PROBLÈMES À RÉSOUDRE
1. Relevez, dans le texte sur la santé publique, tous les sujets sur lesquels la majorité est unie.
2. Poursuivez le texte sur la santé publique après sa dernière phrase.

TEXTE SOURCE
# # #

Santé publique, seconde lecture

Santé publique, seconde lecture (Cottonbro - https://www.pexels.com/fr-fr/@cottonbro)

par Roland Muzeau

Ce texte s’est considérablement allongé, puisque nous devons examiner soixante articles, dans des conditions plus que déplorables. La majorité est unie sur la rénovation du système de sécurité sanitaire, sur la formation, sur l’évolution des métiers de santé, mais pas sur l’éducation à la santé, ni sur l’encadrement des recherches biomédicales ou l’usage du titre de psychothérapeute, là des divergences de fond demeurent. Mais le débat est sacrifié, pour mettre en place avant la rentrée, conformément au vœu du Président de la République, l’institut national du cancer.

# # #

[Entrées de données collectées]
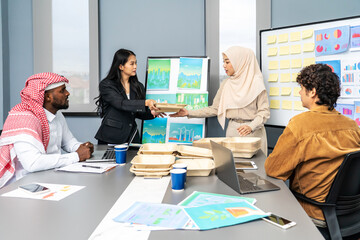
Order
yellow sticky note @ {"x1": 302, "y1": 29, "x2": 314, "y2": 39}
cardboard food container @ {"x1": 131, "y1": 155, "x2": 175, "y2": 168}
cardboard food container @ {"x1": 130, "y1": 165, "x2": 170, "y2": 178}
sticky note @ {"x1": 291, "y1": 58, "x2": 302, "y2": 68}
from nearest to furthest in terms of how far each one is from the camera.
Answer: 1. cardboard food container @ {"x1": 130, "y1": 165, "x2": 170, "y2": 178}
2. cardboard food container @ {"x1": 131, "y1": 155, "x2": 175, "y2": 168}
3. yellow sticky note @ {"x1": 302, "y1": 29, "x2": 314, "y2": 39}
4. sticky note @ {"x1": 291, "y1": 58, "x2": 302, "y2": 68}

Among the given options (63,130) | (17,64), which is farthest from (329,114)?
(17,64)

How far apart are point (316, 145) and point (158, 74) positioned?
7.41 ft

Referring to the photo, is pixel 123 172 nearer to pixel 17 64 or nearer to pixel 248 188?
pixel 248 188

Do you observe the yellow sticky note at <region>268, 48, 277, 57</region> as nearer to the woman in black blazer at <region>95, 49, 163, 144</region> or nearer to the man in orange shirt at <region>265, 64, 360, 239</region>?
the woman in black blazer at <region>95, 49, 163, 144</region>

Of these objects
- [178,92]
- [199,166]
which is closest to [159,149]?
[199,166]

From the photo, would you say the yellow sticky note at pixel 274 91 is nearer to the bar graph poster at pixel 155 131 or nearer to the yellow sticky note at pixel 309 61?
the yellow sticky note at pixel 309 61

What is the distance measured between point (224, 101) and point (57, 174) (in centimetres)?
173

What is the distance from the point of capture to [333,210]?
149cm

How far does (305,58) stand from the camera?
2961 mm

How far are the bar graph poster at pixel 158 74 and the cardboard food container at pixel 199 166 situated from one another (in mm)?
1834

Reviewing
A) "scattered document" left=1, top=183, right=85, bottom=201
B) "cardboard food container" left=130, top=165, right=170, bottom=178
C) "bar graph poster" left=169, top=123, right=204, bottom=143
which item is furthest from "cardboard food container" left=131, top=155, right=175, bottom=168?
"bar graph poster" left=169, top=123, right=204, bottom=143

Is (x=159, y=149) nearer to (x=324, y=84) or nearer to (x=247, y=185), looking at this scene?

# # #

RÉPONSES PAR POINT
1. La rénovation du système de sécurité sanitaire, la formation, l'évolution des métiers de santé.

2.
 Le Président du Sénat, constatant l’intensité de la session ordinaire, se demandait s’il fallait s’enorgueillir ou s’inquiéter de ce rythme. Nous savons pour notre part que cette situation, qui témoigne d’une dérive institutionnelle, est préjudiciable à la qualité du travail parlementaire. Le délai limite pour le dépôt des amendements avait été fixé à lundi et nous avons dû viser dans la nuit, plutôt qu’examiner, les 133 amendements déposés ! Avant-hier encore, le rapporteur a auditionné sur le thème de l’alcool et du fœtus : le texte est encore très perfectible ! Le gouvernement s’est même autorisé trente-trois amendements. En première lecture, nous avions une soixantaine de propositions, nous nous limitons aujourd’hui à une simple intervention en discussion générale. Pourtant, ce texte ne nous convient pas ! Nous manquons du recul nécessaire, que nous donnerait l’analyse du rapport de l’I.G.A.S. sur les compétences dans le domaine sanitaire, la loi relative aux responsabilités locales, de la loi sur l’assurance maladie, curieusement silencieuse sur la prévention…

 Le gouvernement avance masqué, dans un éparpillement de réformes ponctuelles, comme le plan canicule, mais ses intentions sont claires : réduire partout la protection sociale, pour ne laisser d’autre choix que la protection individuelle !

 Ce texte n’installe pas les outils d’une politique de prévention à long terme. Chacun sait le manque de médecins du travail et l’exposition des salariés aux risques professionnels. Près du tiers des cancers seraient d’origine professionnelle, l’indemnisation des maladies liées à l’amiante représente près de la moitié du total des indemnités versées par le régime général.

 Le gouvernement, délibérément, dilue la gestion des risques professionnels dans le domaine plus large de la santé environnementale. Chacun sait pourtant que les ouvriers sont bien plus exposés que les autres, que leur espérance de vie est plus faible !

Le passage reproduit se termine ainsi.